▶ _WHAT IS EXPECTED_
List every line in this data where the string "SAEs" occurs.

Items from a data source

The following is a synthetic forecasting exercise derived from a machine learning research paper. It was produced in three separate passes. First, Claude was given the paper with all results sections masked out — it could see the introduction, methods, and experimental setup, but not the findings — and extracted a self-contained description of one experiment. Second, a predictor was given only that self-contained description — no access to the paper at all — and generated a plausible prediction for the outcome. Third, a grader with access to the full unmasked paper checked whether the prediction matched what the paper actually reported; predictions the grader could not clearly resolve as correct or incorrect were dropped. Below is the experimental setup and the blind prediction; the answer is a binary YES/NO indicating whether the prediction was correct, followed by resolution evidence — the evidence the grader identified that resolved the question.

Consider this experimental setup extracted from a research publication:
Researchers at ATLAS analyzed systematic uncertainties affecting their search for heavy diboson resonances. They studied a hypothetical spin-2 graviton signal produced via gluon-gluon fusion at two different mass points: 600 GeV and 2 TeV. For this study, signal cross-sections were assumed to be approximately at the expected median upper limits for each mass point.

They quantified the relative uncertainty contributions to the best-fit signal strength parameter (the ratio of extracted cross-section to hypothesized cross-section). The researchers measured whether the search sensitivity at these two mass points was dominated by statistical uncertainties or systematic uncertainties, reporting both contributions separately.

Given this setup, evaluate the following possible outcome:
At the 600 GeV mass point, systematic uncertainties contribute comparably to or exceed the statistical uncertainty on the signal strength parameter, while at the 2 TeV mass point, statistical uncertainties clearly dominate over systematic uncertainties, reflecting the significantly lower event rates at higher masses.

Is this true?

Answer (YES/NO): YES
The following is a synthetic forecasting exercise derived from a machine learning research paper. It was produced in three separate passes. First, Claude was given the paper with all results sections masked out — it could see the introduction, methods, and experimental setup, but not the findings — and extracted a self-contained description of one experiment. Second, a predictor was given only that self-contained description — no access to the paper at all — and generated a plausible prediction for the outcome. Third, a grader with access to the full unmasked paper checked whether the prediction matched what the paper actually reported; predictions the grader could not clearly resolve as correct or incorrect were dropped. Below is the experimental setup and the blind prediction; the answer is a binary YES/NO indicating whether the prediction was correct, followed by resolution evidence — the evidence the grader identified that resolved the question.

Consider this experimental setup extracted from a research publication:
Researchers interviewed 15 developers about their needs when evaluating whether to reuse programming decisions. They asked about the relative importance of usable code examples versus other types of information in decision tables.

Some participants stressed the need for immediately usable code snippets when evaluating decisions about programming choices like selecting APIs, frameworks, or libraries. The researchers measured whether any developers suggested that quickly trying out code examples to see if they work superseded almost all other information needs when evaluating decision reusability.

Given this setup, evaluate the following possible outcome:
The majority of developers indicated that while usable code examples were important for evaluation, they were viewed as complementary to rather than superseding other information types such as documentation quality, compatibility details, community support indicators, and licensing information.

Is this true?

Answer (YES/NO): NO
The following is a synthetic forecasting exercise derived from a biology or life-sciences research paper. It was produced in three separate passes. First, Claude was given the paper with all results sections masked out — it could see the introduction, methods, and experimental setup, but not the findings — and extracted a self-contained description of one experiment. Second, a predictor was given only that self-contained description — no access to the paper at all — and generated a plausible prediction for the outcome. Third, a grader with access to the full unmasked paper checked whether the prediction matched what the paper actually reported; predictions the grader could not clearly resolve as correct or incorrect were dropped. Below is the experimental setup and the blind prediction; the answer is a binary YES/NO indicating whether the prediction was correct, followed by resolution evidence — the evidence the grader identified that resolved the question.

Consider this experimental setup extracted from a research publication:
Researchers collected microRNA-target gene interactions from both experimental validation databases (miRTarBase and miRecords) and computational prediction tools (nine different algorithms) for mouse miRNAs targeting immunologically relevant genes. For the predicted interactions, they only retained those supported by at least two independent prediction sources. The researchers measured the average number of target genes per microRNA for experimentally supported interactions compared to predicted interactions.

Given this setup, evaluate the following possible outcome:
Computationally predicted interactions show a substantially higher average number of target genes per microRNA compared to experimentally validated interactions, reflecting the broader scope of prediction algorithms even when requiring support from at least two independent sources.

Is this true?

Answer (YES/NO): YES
---
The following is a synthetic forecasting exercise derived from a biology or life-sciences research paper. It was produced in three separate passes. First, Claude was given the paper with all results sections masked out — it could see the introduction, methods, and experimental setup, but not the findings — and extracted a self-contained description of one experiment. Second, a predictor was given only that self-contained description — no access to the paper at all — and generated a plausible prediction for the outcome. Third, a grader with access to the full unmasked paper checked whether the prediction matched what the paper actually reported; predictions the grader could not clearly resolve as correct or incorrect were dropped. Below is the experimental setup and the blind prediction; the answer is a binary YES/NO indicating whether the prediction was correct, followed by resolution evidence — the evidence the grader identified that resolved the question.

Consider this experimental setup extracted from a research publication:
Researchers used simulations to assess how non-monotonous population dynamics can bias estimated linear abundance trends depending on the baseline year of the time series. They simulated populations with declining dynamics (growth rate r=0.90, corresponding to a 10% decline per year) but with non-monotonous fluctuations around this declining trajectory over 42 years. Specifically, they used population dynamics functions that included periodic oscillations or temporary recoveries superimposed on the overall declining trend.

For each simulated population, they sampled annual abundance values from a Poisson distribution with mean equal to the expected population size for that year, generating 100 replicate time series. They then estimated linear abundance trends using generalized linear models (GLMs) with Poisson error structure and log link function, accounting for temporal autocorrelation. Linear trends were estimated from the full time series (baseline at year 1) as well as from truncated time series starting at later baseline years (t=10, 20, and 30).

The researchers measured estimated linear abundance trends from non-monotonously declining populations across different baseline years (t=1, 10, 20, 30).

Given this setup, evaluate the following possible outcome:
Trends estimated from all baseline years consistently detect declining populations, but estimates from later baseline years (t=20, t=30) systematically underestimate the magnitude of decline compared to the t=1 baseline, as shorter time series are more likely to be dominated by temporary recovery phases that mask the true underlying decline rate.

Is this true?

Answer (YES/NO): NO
--
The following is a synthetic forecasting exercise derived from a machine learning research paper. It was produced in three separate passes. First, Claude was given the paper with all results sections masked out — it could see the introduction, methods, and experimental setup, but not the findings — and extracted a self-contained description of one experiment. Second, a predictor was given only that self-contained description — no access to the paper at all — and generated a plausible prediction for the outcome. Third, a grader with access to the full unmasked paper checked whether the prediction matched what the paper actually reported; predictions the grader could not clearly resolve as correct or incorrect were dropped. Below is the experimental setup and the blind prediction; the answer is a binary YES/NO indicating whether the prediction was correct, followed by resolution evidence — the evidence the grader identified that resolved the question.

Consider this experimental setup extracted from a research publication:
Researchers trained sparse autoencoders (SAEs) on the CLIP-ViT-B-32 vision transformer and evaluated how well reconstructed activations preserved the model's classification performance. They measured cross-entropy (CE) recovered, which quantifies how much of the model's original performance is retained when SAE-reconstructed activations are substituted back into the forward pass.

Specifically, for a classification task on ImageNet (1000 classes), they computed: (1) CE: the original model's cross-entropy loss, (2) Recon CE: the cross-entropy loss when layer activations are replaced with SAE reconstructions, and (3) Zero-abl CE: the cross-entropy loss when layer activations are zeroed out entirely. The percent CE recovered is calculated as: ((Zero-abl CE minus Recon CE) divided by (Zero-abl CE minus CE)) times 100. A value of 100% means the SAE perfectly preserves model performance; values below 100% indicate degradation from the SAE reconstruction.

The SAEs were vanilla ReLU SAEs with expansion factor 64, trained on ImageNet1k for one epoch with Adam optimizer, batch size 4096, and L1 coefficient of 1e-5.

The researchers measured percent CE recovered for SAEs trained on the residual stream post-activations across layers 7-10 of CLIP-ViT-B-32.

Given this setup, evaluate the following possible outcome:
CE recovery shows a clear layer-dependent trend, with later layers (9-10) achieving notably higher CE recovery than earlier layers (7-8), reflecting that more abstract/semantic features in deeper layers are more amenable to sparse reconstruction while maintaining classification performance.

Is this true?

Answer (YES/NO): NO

▶ _SOLUTION FOR THIS EXERCISE_
Researchers trained sparse autoencoders (SAEs) on the CLIP-ViT-B-32 vision transformer and evaluated how well reconstructed activations preserved the model's classification performance. They measured cross-entropy (CE) recovered, which quantifies how much of the model's original performance is retained when SAE-reconstructed activations are substituted back into the forward pass.
The SAEs were vanilla ReLU SAEs with expansion factor 64, trained on ImageNet1k for one epoch with Adam optimizer, batch size 4096, and L1 coefficient of 1e-5.
The researchers measured percent CE recovered for SAEs trained on the residual stream post-activations across layers 7-10 of CLIP-ViT-B-32.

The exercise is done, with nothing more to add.